Nuestro vocabulario se ha enriquecido con muchos términos procedentes de la psicología, hasta hace poco eran siempre despectivos como “eres una histérica” o “estás neurasténico”. En el convulso siglo XXI estos conceptos han tomado un cariz mucho más personal y definitorio. Es complicado que un paciente no diga en la primera sesión que sufre ansiedad. Pero ¿qué es la ansiedad?

Fisiológicamente, se manifiesta como un estado continuado de activación. Emocionalmente, se vive como un sentimiento de nerviosismo perpetuo. Afecta principalmente tres áreas: el sueño, el peso corporal y la tensión muscular, sobre todo en la espalda. Cuando persiste, pueden aparecer las crisis de ansiedad, un estado de animo muy desagradable, vinculado a la pérdida de control. Los síntomas más comunes incluyen agitación, taquicardias, sudoración y miedo a morir.

Es complicado hacer entender a los pacientes que al igual que no existen emociones negativas (sino las desagradables), la ansiedad no es intrínsecamente maligna, señala una situación conflictiva de la que debemos salir, y como por alguna razón estamos bloqueados, su intensidad crece para obligarnos a dar el paso.

• [DATOS MOSTRADOS]:
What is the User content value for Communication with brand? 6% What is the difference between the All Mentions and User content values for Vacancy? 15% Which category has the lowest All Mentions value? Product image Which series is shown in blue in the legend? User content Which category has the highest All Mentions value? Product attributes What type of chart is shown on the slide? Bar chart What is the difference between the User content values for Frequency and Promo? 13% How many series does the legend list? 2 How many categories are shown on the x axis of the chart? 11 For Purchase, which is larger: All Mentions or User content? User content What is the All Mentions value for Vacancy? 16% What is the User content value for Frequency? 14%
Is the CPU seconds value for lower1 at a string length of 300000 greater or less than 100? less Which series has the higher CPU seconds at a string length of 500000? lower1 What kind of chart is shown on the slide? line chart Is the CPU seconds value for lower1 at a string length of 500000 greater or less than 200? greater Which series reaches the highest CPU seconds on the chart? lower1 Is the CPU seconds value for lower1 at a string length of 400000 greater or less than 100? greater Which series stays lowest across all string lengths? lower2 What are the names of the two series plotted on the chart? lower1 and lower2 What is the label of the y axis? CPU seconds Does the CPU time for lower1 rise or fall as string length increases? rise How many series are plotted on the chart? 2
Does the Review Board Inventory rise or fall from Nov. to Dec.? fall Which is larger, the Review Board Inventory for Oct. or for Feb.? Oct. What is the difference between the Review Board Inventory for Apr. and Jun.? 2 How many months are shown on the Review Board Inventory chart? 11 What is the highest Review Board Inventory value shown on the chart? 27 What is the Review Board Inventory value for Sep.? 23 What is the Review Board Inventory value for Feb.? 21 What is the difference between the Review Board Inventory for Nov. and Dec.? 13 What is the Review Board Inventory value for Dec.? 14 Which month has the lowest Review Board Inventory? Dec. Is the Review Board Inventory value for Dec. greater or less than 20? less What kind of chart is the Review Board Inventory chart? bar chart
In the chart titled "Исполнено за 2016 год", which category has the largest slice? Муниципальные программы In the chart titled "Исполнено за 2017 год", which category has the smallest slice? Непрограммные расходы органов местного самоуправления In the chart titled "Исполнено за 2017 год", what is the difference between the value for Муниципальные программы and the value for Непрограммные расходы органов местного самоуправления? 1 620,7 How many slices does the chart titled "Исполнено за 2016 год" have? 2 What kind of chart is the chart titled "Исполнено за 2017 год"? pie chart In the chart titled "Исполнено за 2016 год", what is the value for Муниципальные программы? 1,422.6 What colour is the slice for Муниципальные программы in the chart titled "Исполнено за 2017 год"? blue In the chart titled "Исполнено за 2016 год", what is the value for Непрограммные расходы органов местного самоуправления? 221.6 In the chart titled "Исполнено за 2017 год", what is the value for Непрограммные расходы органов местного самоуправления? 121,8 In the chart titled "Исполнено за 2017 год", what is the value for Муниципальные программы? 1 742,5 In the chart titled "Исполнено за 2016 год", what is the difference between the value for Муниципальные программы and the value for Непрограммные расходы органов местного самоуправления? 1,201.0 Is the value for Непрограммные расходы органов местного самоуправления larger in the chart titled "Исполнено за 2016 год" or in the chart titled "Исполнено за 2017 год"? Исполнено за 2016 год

• [TRABAJO PROPUESTO]:
- a) Indica si cada afirmación coincide con el texto sobre la ansiedad. Responde sí o no y cita las palabras del texto que lo deciden. (i) La ansiedad afecta sobre todo al sueño, al peso corporal y a la tensión muscular. (ii) La ansiedad es intrínsecamente maligna. (iii) Hasta hace poco, expresiones como "estás neurasténico" eran siempre elogiosas.
- b) Según el texto sobre la ansiedad, ¿cuáles son los síntomas más comunes de las crisis de ansiedad?
- c) Retoma el texto sobre la ansiedad a partir de su última oración y continúalo.
El listado no hace falta para este trabajo.

• [RESPUESTAS]:
- a)
(i) Sí: "Afecta principalmente tres áreas: el sueño, el peso corporal y la tensión muscular".
(ii) No: "la ansiedad no es intrínsecamente maligna".
(iii) No: "hasta hace poco eran siempre despectivos".

- b) Agitación, taquicardias, sudoración y miedo a morir.

- c)
Prestando más atención a los síntomas que padecemos, no se alejan mucho de los que experimentamos ya en la infancia: miedo, tensión e inseguridad, son lo que sentimos ante la sensación de abandono por parte de nuestros cuidadores. Hay un componente que casi nadie nombra pero que va muy asociado con la ansiedad: la ira. Nos volvemos hostiles, llegando a tener explosiones de rabia, muchas veces oímos frases como: “de un tiempo a esta parte pareces siempre enfadado”. En general, los síntomas coinciden con los que se viven en un proceso de duelo por la perdida de un ser querido.

Y de igual manera que el niño intenta salir de ese estado de disconfort con conductas compulsivas, los adultos con ansiedad generan rituales para no afrontarlos, las adicciones son una forma de huida, y las fobias un desplazamiento de la causa que genera la ansiedad. Sin embargo, a diferencia del caso de los menores, que no tienen más remedios que somatizar la angustia con actos físicos: juegos o movimientos repetitivos, los adultos podemos afrontar la situación a través del pensamiento.

Si pudiéramos hablar con ese niño que se siente abandonado, más allá de explicarle que no va a morir y que las conductas obsesivas solo sirven para paliar momentáneamente el sufrimiento, le invitaríamos a construir una nueva realidad más acorde, a través de experiencias que le acomoden a su situación vital. La perdida siempre va a estar, pero depende de nosotros como gestionarla. Aferrarse a una situación pasada, quizás idealizada, solo genera frustración. La ansiedad, nos muestra un futuro incierto como revulsivo, es el motor que nos empuja al cambio.